■ SOURCE
────────────────────
Data Bindings and RPCEvent
Before learning Data Bindings and RPCEvent, it is important to understand
the relationship between UI components and data.
Data bindings on the client side
If a UI component is data-driven, its role in the data model usually falls into one of the following categories:
- Data consumer: passively receives data and renders it.
- Data producer: produces data that may change (pure producers are rare in practice).
- Data consumer + producer: both displays data and modifies it.
Data consumer with IDataConsumer<T>
Components that passively receive data implement the IDataConsumer<T> interface,
such as Label and ProgressBar.
This interface allows you to bind an IDataProvider<T>,
which is responsible for supplying updated data values.
This is useful when you want to display dynamic text or changing progress values.
var valueHolder = new AtomicInteger(0);
// bind a DataSource to notify the value changes for label and progress bar
new Label().bindDataSource(SupplierDataSource.of(() ->
Component.literal("Binding: ").append(String.valueOf(valueHolder.get())))),
new ProgressBar()
.bindDataSource(SupplierDataSource.of(() -> valueHolder.get() / 100f))
.label(label -> label.bindDataSource(SupplierDataSource.of(() ->
Component.literal("Progress: ").append(String.valueOf(valueHolder.get())))))
────────────────────
■ STATED EXERCISE
Repeat the passage of the data bindings text between "- Data consumer +" and "new ProgressBar()", inclusive, word for word.
────────────────────
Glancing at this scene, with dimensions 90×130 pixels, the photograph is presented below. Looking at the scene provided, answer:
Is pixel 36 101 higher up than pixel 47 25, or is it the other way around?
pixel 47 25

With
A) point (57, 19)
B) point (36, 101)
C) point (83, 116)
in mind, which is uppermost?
────────────────────
■ RESULT OF THIS TASK
- Data consumer + producer: both displays data and modifies it.
Data consumer with IDataConsumer<T>
Components that passively receive data implement the IDataConsumer<T> interface,
such as Label and ProgressBar.
This interface allows you to bind an IDataProvider<T>,
which is responsible for supplying updated data values.
This is useful when you want to display dynamic text or changing progress values.
var valueHolder = new AtomicInteger(0);
// bind a DataSource to notify the value changes for label and progress bar
new Label().bindDataSource(SupplierDataSource.of(() ->
Component.literal("Binding: ").append(String.valueOf(valueHolder.get())))),
new ProgressBar()